If you have the original video, you could load the sound into Audacity and sync it up exactly with the recording. Then follow these instructions on removing lyrics from songs. (Hint: think of the video track as the lower/right channel) It might not work at all, maybe will work good enough.

----
on preview and listening to the mp3, I guess you really mean the video got mixed in. If you can replicate the buzzing, give it a try, but I don't think there's enough original audio of the speaker to work even if the buzzing goes away.
posted by niles at 5:55 PM on July 15, 2007


Yes. There used to be a feature in Cool Edit for removing tape hiss that'll do the trick. Essentially, you take a sample of the noise then apply it to the entire recording. The feature is "Noise Removal" (under Effects) in Audacity. Be warned that it'll likely leave you with some weird phasing in the resulting audio.
posted by jdfan at 5:59 PM on July 15, 2007


So.. Here is the power spectral density (PSD) using the Welch method.

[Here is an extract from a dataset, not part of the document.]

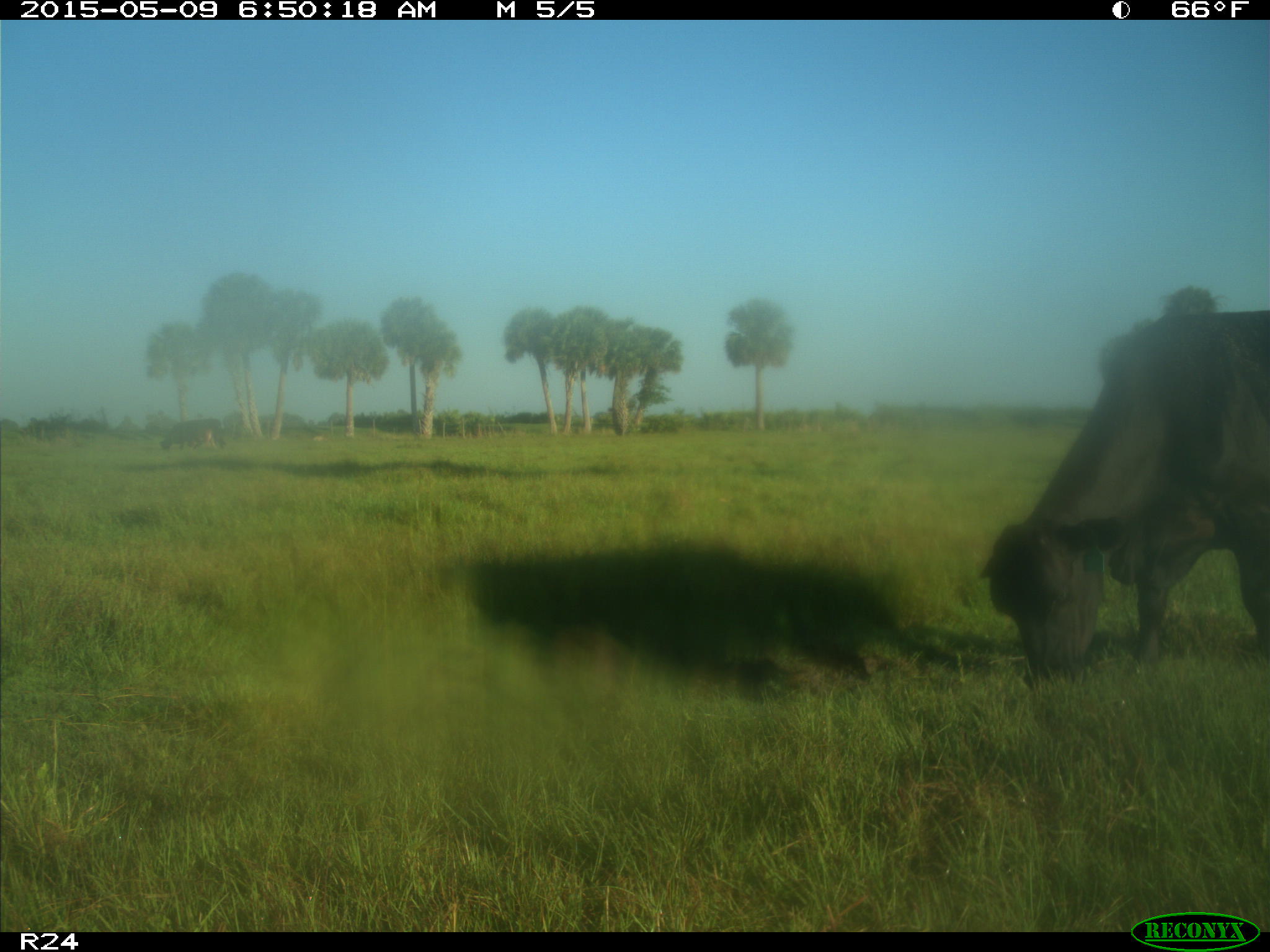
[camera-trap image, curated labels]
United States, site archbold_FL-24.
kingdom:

For reference, PSD, Welch.

So, no. At least I don't think so. The noise is spread across far too many frequencies to filter.
posted by Chuckles at 6:32 PM on July 15, 2007


Response by poster: Actually, the videocamera was the primary; it sounded decent. This noisy bit is covering when I swapped tapes.

I'll double check noise removal. It looked like it backed up what Chuckles wrote: the buzz spread too widely to be isolated.

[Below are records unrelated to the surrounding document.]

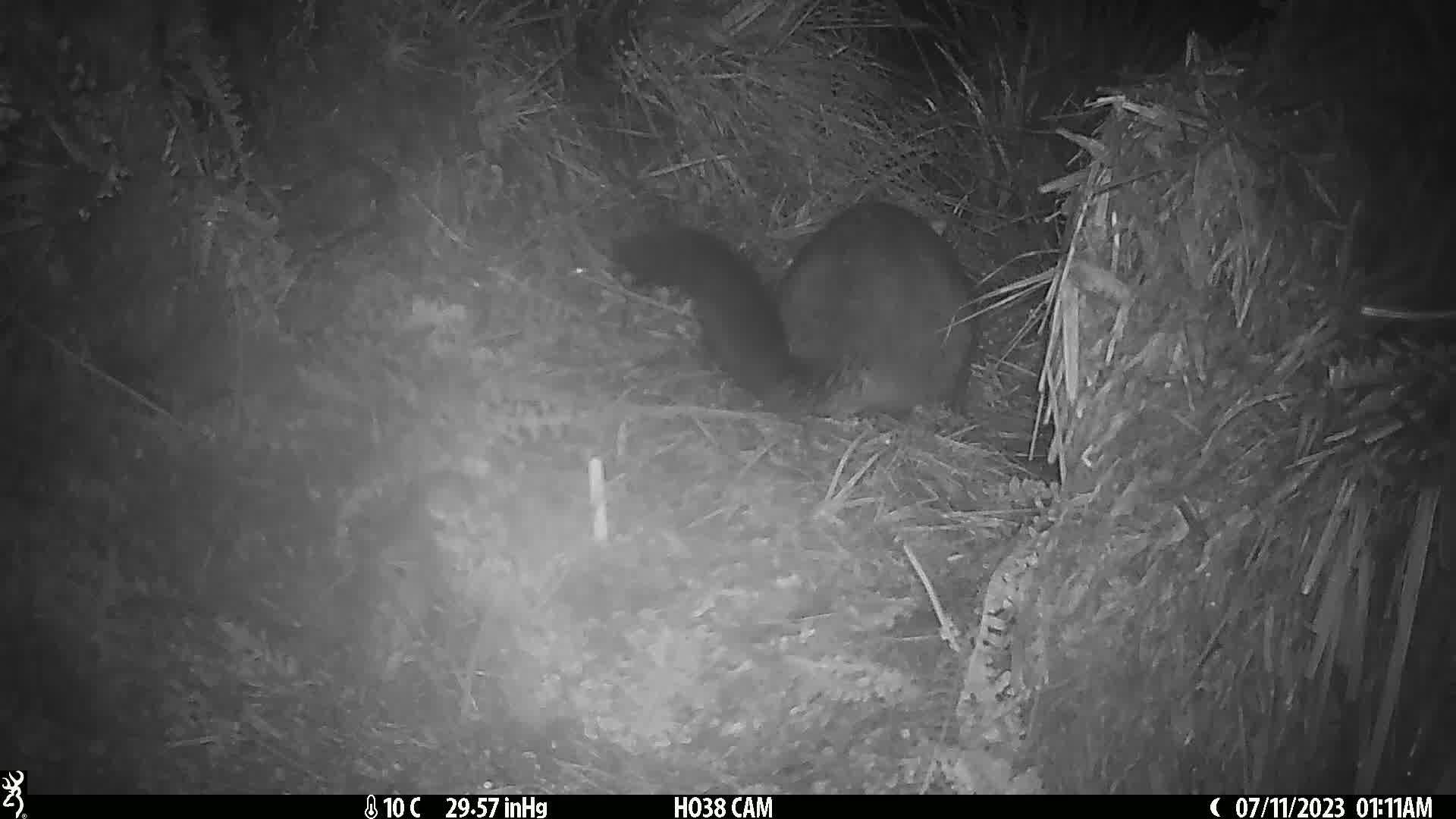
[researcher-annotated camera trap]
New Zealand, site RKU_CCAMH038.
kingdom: Animalia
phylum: Chordata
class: Mammalia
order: Diprotodontia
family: Phalangeridae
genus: Trichosurus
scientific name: Trichosurus vulpecula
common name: common brushtail possum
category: possum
Possum (common brushtail possum) (Trichosurus vulpecula).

The video buzz is coming from the computer slide show presentation, I think. Also, the recording this is from was recording with auto-gain turned on, so the signal changes from beat to beat. So I doubt I can replicate the buzz exactly. I might be able to pin it down a bit, though.
posted by Pronoiac at 7:03 PM on July 15, 2007


I've done several audio restoration projects in the past, so I figured I may as well see what I could do with it in 10 minutes. I got it to the point where it was coherent enough to be used as wiretap evidence in court, but nothing beyond that.

At best, were a good amount of time devoted, you could get the speech clear enough that someone with a good ear could make out the words well enough to transcribe it. To most, it would probably sound like Charlie Brown's teacher.

If you're curious, I can email you the quick cleanup I did to the file.
posted by yorick at 9:41 AM on July 16, 2007


Response by poster: Yorick: Yes, I'm interested in the quick cleanup.

Hmmm... Subtitles would work...

As might using Charlie Brown's teacher, as a gag.

posted by Pronoiac at 11:49 AM on July 16, 2007


Response by poster: Looking back at this: I looked at converting the audio to an image - like the reverse of the Aphex Twin face embedded in the audio - then filtering out noise with Photoshop.

The verdict: Unsalvageable. (Within my time & money & energy constraints.)